## SHORT TASK
Copy each record exactly as it reads, leaving out any pictures it holds.
* Start *
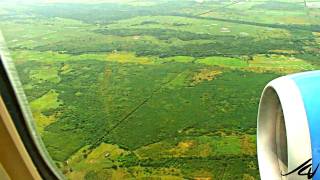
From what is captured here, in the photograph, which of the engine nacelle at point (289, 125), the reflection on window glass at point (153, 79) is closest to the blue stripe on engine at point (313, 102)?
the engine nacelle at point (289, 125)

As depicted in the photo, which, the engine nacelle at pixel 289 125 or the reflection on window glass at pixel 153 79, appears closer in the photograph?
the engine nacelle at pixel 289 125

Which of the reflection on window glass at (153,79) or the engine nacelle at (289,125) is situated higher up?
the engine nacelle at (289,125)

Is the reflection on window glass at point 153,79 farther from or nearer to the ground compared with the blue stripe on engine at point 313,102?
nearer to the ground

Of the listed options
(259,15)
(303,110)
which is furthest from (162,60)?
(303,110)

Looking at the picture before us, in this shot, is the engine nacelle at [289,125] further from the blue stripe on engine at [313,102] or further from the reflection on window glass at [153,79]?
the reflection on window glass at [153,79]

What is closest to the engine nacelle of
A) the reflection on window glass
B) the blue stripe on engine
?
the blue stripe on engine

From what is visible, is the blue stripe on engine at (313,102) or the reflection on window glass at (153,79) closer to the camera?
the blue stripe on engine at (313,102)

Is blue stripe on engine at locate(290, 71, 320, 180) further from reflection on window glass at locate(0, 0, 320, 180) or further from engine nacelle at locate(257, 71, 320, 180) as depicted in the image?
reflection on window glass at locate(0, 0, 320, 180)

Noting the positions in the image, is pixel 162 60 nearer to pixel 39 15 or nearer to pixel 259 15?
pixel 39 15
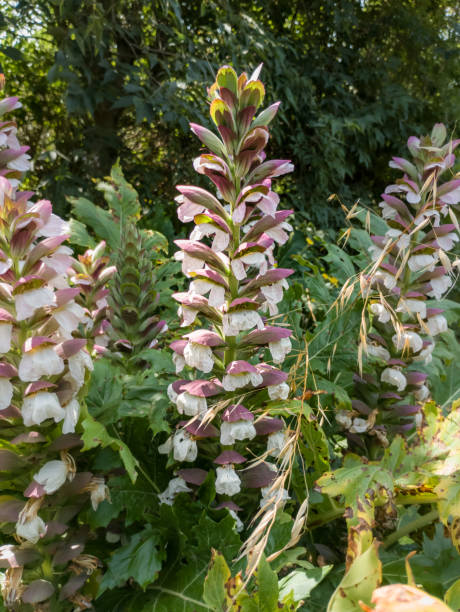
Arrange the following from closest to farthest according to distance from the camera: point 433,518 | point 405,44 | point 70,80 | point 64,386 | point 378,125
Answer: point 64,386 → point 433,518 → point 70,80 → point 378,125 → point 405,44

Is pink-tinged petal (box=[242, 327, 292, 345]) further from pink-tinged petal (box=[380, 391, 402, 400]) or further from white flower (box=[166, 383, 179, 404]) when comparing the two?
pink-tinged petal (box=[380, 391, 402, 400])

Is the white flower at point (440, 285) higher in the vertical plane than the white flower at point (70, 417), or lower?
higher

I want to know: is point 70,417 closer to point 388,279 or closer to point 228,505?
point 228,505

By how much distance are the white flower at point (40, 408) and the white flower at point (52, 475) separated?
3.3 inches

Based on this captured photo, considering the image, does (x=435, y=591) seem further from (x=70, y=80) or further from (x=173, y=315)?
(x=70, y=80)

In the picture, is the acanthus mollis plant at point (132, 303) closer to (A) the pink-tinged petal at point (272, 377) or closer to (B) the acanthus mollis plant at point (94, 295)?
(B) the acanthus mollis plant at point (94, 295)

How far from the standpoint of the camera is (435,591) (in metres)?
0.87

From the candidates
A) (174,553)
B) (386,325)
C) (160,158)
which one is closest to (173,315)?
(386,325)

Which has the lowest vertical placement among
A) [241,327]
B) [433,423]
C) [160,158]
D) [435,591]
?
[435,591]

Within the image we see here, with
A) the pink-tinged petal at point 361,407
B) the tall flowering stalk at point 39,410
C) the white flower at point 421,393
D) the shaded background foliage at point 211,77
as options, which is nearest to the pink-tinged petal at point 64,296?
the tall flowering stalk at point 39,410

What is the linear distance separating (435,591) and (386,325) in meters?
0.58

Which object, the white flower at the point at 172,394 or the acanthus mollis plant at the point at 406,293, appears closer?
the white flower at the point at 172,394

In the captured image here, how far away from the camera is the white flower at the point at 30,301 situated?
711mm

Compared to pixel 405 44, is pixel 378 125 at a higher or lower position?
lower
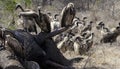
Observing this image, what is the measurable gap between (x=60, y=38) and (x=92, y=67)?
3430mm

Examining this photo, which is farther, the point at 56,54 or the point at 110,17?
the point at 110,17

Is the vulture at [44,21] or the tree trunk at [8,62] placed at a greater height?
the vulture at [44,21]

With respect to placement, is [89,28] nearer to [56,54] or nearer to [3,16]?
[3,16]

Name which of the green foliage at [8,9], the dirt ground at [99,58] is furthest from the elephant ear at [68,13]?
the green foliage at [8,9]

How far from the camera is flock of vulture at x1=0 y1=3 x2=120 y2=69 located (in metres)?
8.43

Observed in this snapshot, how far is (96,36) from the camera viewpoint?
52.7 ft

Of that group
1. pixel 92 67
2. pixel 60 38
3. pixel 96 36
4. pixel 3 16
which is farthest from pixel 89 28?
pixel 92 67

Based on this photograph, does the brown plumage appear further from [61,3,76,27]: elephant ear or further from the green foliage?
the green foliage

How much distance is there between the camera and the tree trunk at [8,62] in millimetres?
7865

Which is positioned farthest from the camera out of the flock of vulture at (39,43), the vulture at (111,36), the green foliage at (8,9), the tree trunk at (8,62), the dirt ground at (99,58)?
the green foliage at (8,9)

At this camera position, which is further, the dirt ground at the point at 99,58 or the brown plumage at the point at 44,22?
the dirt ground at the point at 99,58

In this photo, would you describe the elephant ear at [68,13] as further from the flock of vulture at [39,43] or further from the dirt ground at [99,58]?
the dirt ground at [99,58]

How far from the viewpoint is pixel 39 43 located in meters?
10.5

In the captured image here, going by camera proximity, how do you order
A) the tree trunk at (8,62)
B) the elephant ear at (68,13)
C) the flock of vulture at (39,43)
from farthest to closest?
* End *
## FULL ANSWER
From what is captured here, in the photograph, which of the engine nacelle at point (289, 125), the reflection on window glass at point (153, 79) is closest to the blue stripe on engine at point (313, 102)?
the engine nacelle at point (289, 125)

As depicted in the photo, which, the engine nacelle at pixel 289 125 or the reflection on window glass at pixel 153 79, appears closer in the photograph?
the engine nacelle at pixel 289 125

Which of the reflection on window glass at (153,79) or the engine nacelle at (289,125) is situated higher up?
the engine nacelle at (289,125)

Is the reflection on window glass at point 153,79 farther from or nearer to the ground compared with the blue stripe on engine at point 313,102?
nearer to the ground

Of the listed options
(259,15)
(303,110)
which is furthest from (162,60)?
(303,110)

Looking at the picture before us, in this shot, is the engine nacelle at [289,125] further from the blue stripe on engine at [313,102] or further from the reflection on window glass at [153,79]?
the reflection on window glass at [153,79]

What is closest to the engine nacelle of
A) the reflection on window glass
B) the blue stripe on engine
?
the blue stripe on engine

From what is visible, is the blue stripe on engine at (313,102) or the reflection on window glass at (153,79) closer to the camera?
the blue stripe on engine at (313,102)

Is blue stripe on engine at locate(290, 71, 320, 180) further from reflection on window glass at locate(0, 0, 320, 180) or further from engine nacelle at locate(257, 71, 320, 180) as depicted in the image?
reflection on window glass at locate(0, 0, 320, 180)

Noting the positions in the image, is pixel 162 60 nearer to pixel 39 15 or nearer to pixel 259 15?
pixel 39 15
Arrange the following from closest to farthest according to distance from the camera: point 433,518 | point 405,44 | point 70,80 | point 64,386 | point 378,125
Answer: point 64,386 → point 433,518 → point 70,80 → point 378,125 → point 405,44

Is pink-tinged petal (box=[242, 327, 292, 345]) further from pink-tinged petal (box=[380, 391, 402, 400]) or further from white flower (box=[166, 383, 179, 404]) when comparing the two?
pink-tinged petal (box=[380, 391, 402, 400])

Is the white flower at point (440, 285) higher in the vertical plane than the white flower at point (70, 417), or lower?
higher

I want to know: is point 70,417 closer to point 388,279 or closer to point 228,505?
point 228,505

By how much distance are the white flower at point (40, 408) and the white flower at point (52, 475) separated?
3.3 inches

Based on this captured photo, considering the image, does (x=435, y=591) seem further from (x=70, y=80) or further from (x=173, y=315)?
(x=70, y=80)

In the picture, is the acanthus mollis plant at point (132, 303) closer to (A) the pink-tinged petal at point (272, 377) or closer to (B) the acanthus mollis plant at point (94, 295)?
(B) the acanthus mollis plant at point (94, 295)

How far from the standpoint of the camera is (435,591) (in metres)?
0.87

From the candidates
A) (174,553)
B) (386,325)
C) (160,158)
which one is closest to (173,315)?
(386,325)

Which has the lowest vertical placement among
A) [241,327]
B) [433,423]
C) [160,158]
D) [435,591]
?
[435,591]

Within the image we see here, with
A) the pink-tinged petal at point 361,407
B) the tall flowering stalk at point 39,410
C) the white flower at point 421,393
D) the shaded background foliage at point 211,77
as options, which is nearest to the pink-tinged petal at point 64,296?
the tall flowering stalk at point 39,410

What is the linear distance separating (435,591) and (386,325) in meters?
0.58

Which object, the white flower at the point at 172,394 or the acanthus mollis plant at the point at 406,293, appears closer?
the white flower at the point at 172,394

In the captured image here, how far away from the camera is the white flower at the point at 30,301 situated?
711mm

Compared to pixel 405 44, is pixel 378 125 at a higher or lower position?
lower
Observing this image, what is the measurable gap between (x=60, y=38) and (x=92, y=67)?
3430mm

Examining this photo, which is farther, the point at 56,54 or the point at 110,17?
the point at 110,17

Is the vulture at [44,21] or the tree trunk at [8,62] placed at a greater height?
the vulture at [44,21]

With respect to placement, is [89,28] nearer to [56,54] or nearer to [3,16]?
[3,16]

Name which of the green foliage at [8,9], the dirt ground at [99,58] is furthest from the elephant ear at [68,13]?
the green foliage at [8,9]

How far from the camera is flock of vulture at x1=0 y1=3 x2=120 y2=69 located (in metres)?
8.43

Observed in this snapshot, how far is (96,36) from the camera viewpoint?
52.7 ft

Of that group
1. pixel 92 67
2. pixel 60 38
3. pixel 96 36
4. pixel 3 16
which is farthest from pixel 89 28?
pixel 92 67

Based on this photograph, does the brown plumage appear further from [61,3,76,27]: elephant ear or further from the green foliage?
the green foliage

How much distance is there between the camera and the tree trunk at [8,62] in millimetres?
7865

Which is positioned farthest from the camera out of the flock of vulture at (39,43), the vulture at (111,36), the green foliage at (8,9), the tree trunk at (8,62), the dirt ground at (99,58)?
the green foliage at (8,9)

At this camera position, which is further, the dirt ground at the point at 99,58 or the brown plumage at the point at 44,22?
the dirt ground at the point at 99,58

In this photo, would you describe the elephant ear at [68,13] as further from the flock of vulture at [39,43] or further from the dirt ground at [99,58]?
the dirt ground at [99,58]

How far from the viewpoint is pixel 39 43 located in meters?
10.5

In the captured image here, going by camera proximity, how do you order
A) the tree trunk at (8,62)
B) the elephant ear at (68,13)
C) the flock of vulture at (39,43)
from farthest to closest?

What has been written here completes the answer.